» Problem to solve: Give the listing again, word for word, and let no picture into it.

» Data records:
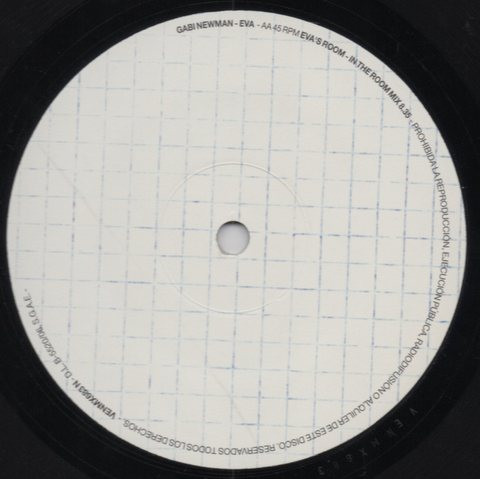 Gabi Newman - Eva | Vendetta Records (VENMX 683 (N)) - 3 Gabi Newman - Eva | Vendetta Records (VENMX 683 (N)) - 3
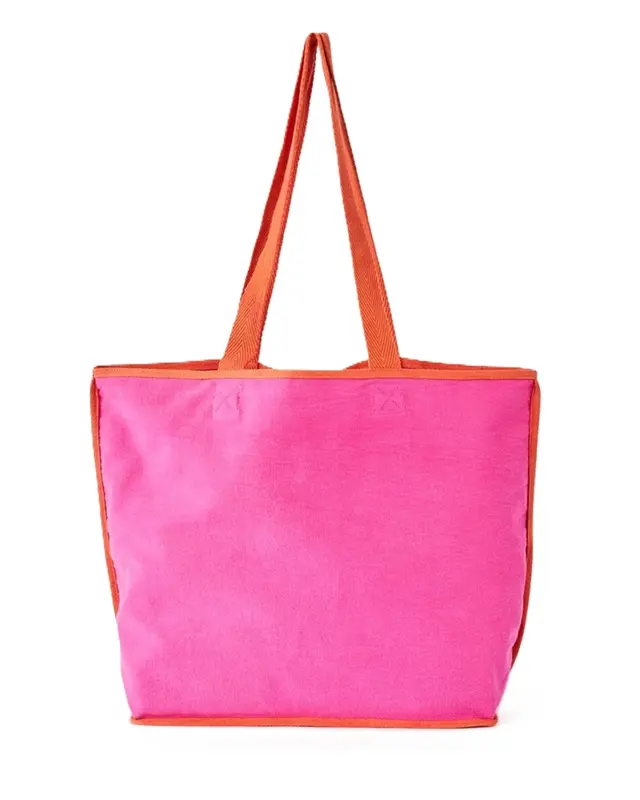 BOLSA RIP CURL FARM TROPICAL TOTE DESIRE 31L 0597-HOT PINK
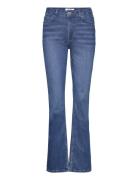 Ivy-Lulu Jeans Split Wash Tenerife Bottoms Jeans Flares Blue IVY Copenhagen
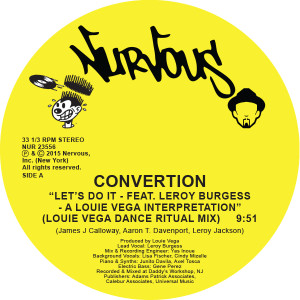 Convertion/LET'S DO IT (LOUIE VEGA) 12"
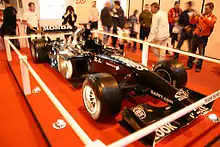 Photo de la BAR 04 Concept Car en exposition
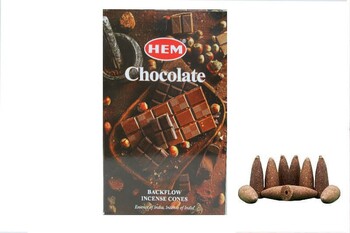 Hem - Chocolate Back Flow Cones 10'lu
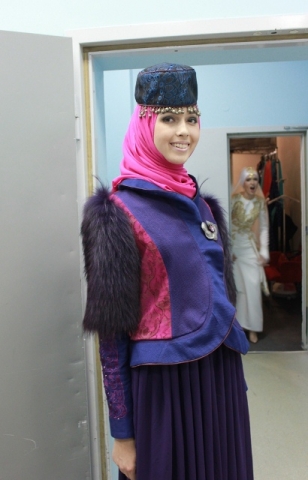 Казанда  Islamic Clothes - халыкара мөселман киемнәре фестивале уздырылды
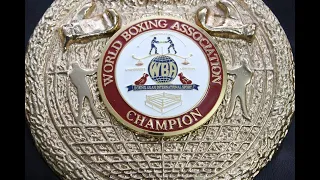 WBA (The World Boxing Association) Replica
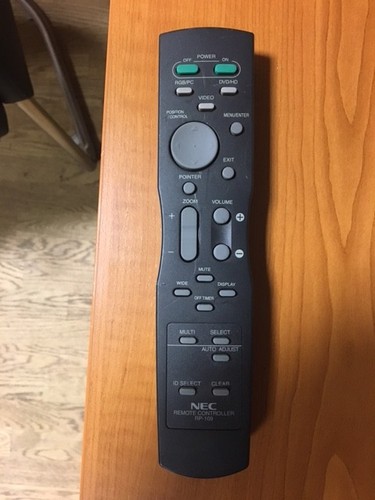 Nec 109 telecomando plasma - nec,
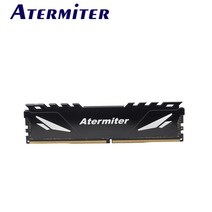 Atermiter DDR3 PC4 4GB 8GB 16GB 메모리 데스크탑 ram 1333 1600 1866 2400 2666 3000 RGB Dimm 방열판 PC, 04 DDR3 8GB 1600Mhz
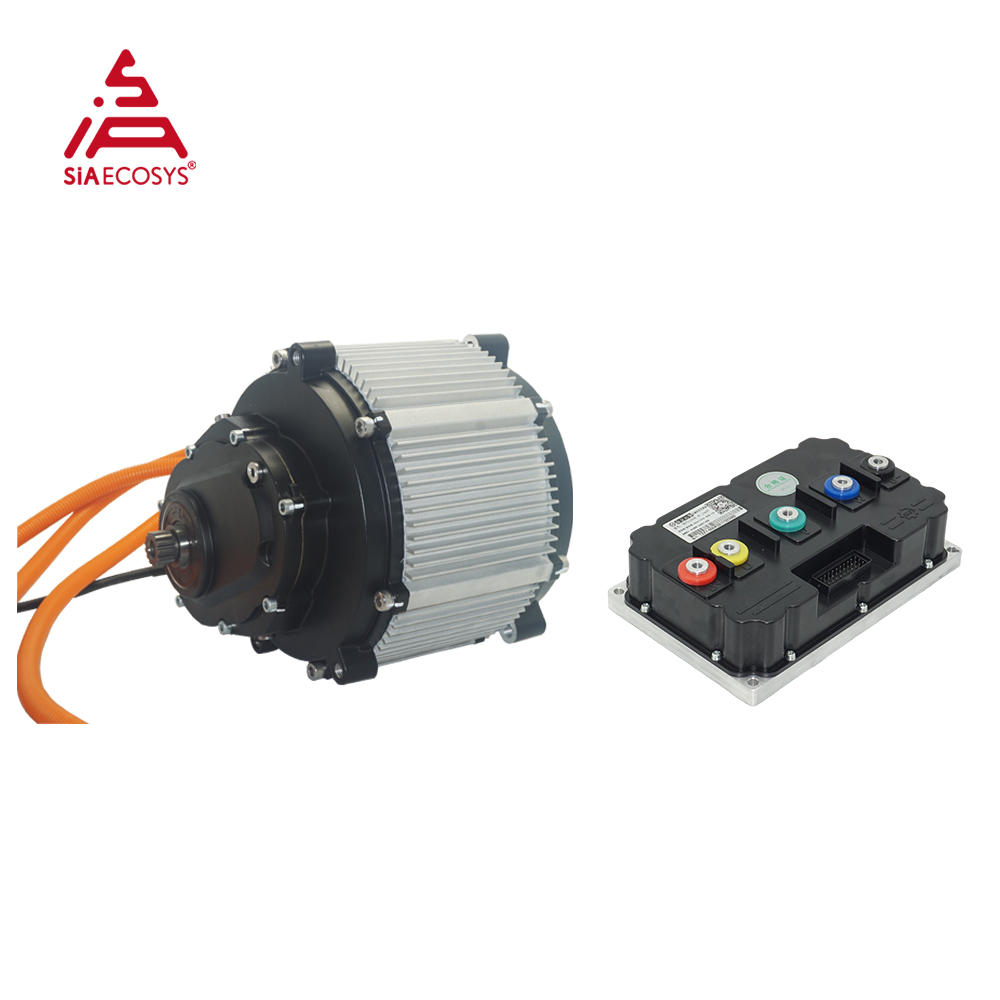 Motorcycle Gear Ratio - SIAECOSYS SIA200-50 12KW Peak 26KW 92N.m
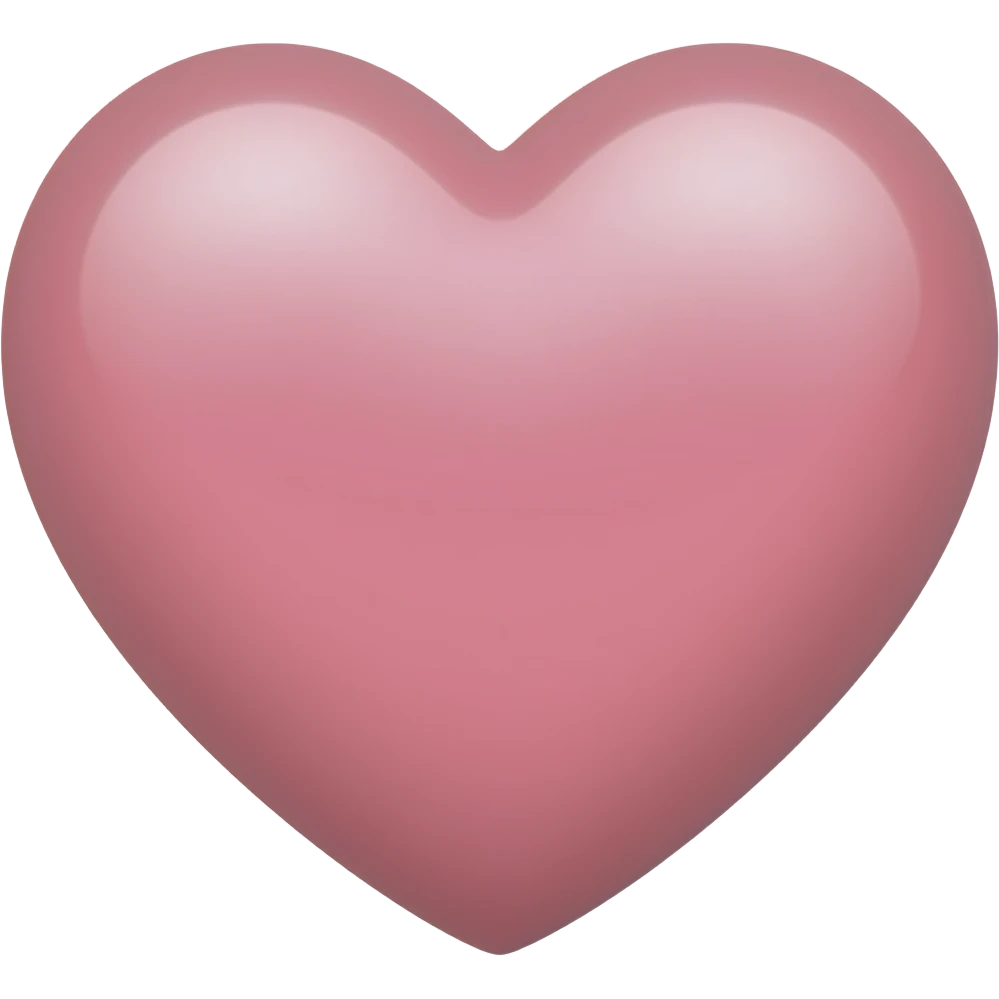 pale pink heart emoji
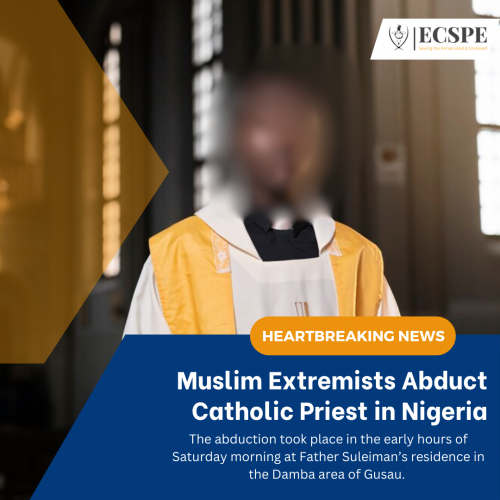 Muslim Extremists Abduct Catholic Priest in Nigeria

» Answer section:
 Gabi Newman - Eva | Vendetta Records (VENMX 683 (N)) - 3 Gabi Newman - Eva | Vendetta Records (VENMX 683 (N)) - 3
 BOLSA RIP CURL FARM TROPICAL TOTE DESIRE 31L 0597-HOT PINK
 Ivy-Lulu Jeans Split Wash Tenerife Bottoms Jeans Flares Blue IVY Copenhagen
 Convertion/LET'S DO IT (LOUIE VEGA) 12"
 Photo de la BAR 04 Concept Car en exposition
 Hem - Chocolate Back Flow Cones 10'lu
 Казанда  Islamic Clothes - халыкара мөселман киемнәре фестивале уздырылды
 WBA (The World Boxing Association) Replica
 Nec 109 telecomando plasma - nec,
 Atermiter DDR3 PC4 4GB 8GB 16GB 메모리 데스크탑 ram 1333 1600 1866 2400 2666 3000 RGB Dimm 방열판 PC, 04 DDR3 8GB 1600Mhz
 Motorcycle Gear Ratio - SIAECOSYS SIA200-50 12KW Peak 26KW 92N.m
 pale pink heart emoji
 Muslim Extremists Abduct Catholic Priest in Nigeria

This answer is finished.